▸ **What to produce**: Only the lines from the one with "Alligators basking in" through the final line below belong in the answer, copied exactly and without pictures.

▸ **Records for the task**:
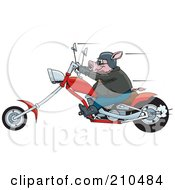 Royalty Free RF Clipart Illustration Of A Tough Hog Riding A Red Chopper Motorcycle And Speeding Past by Dennis Holmes Designs #COLLC210484-0087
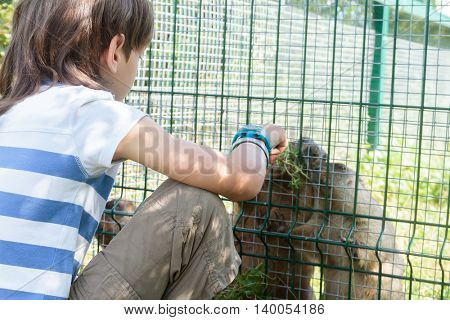 young adorable child boy having fun in zoo, animal park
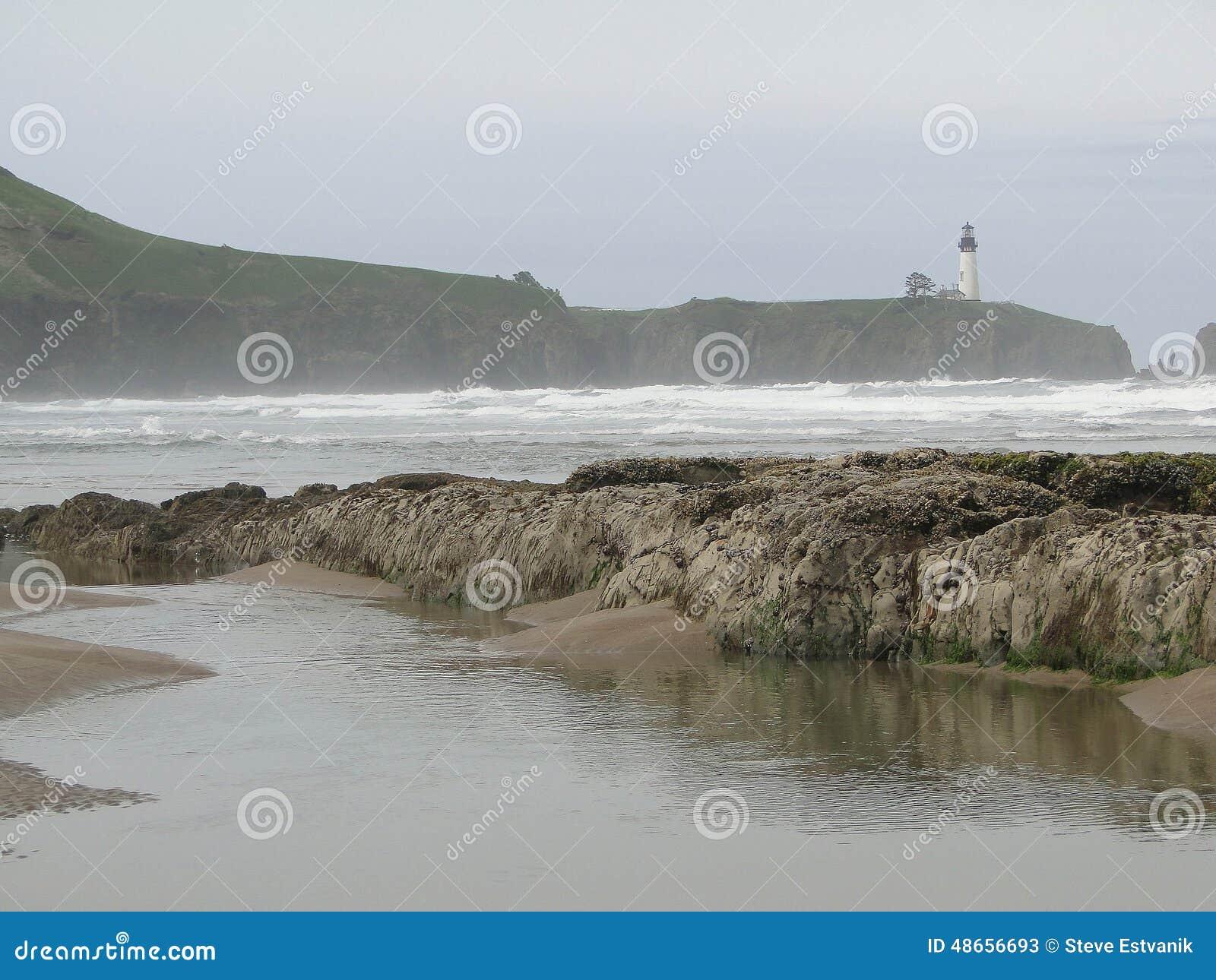 Strandkelp vaggar seaweed
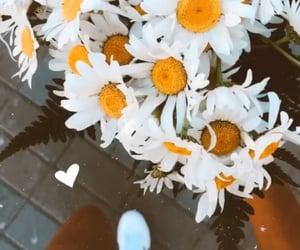 elegant, flowers, and girls image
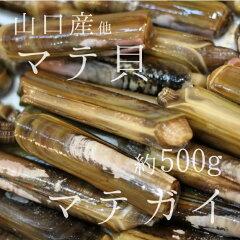 マテ貝 生 約500g 国産(山口県産 他)【築地直送】旬の貝類 マテガイ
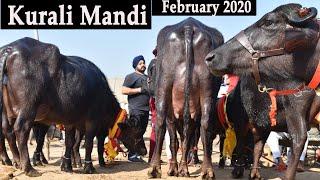 Murrah buffalo | Kurali Mandi 05 Feb 2020
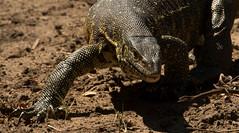 Gorongosa Dragon (zimbart) Tags: gorongosanationalpark mozambique roadno2 africa fauna vertebrata reptiles lizards varanidae varanus varanusniloticus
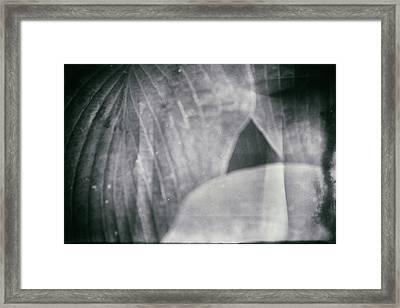 Parallel Botany #5155 Framed Print by Andrey Godyaykin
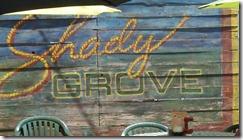 shady grove2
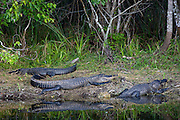 Alligators basking in the sun by Turner River, Everglades, Florida, United States of America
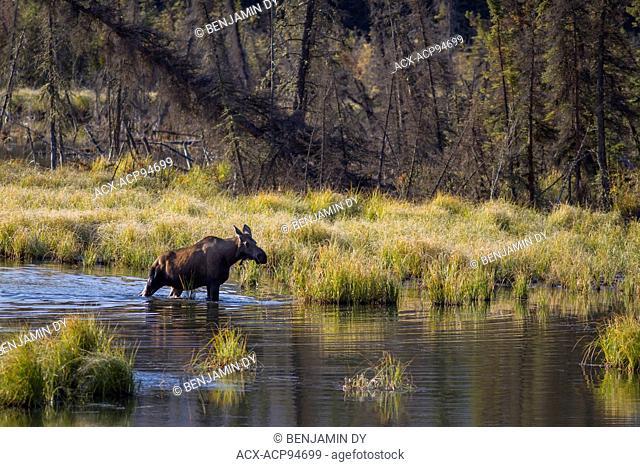 Moose, alces alces, In a lake, Alaska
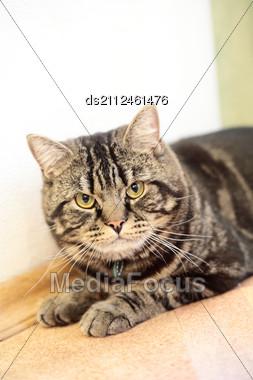 Cat Resting On The Floor Stock Photo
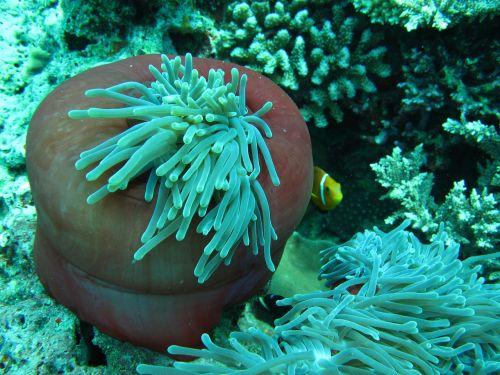 anemonis,klouna žuvis,Maldyvai,panardinimas,jūra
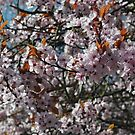 Spring Pink by Samantha Creary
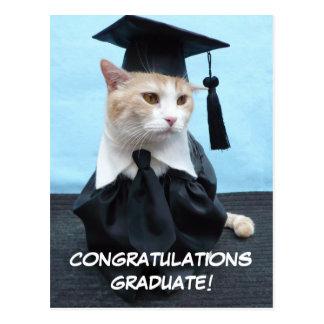 De Gediplomeerde van gelukwensen! Briefkaart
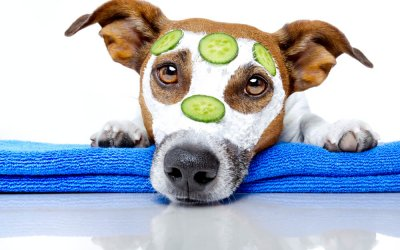Easy Do-It-Yourself Home Dog Grooming Guide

▸ **Task response**:
 Alligators basking in the sun by Turner River, Everglades, Florida, United States of America
 Moose, alces alces, In a lake, Alaska
 Cat Resting On The Floor Stock Photo
 anemonis,klouna žuvis,Maldyvai,panardinimas,jūra
 Spring Pink by Samantha Creary
 De Gediplomeerde van gelukwensen! Briefkaart
Easy Do-It-Yourself Home Dog Grooming Guide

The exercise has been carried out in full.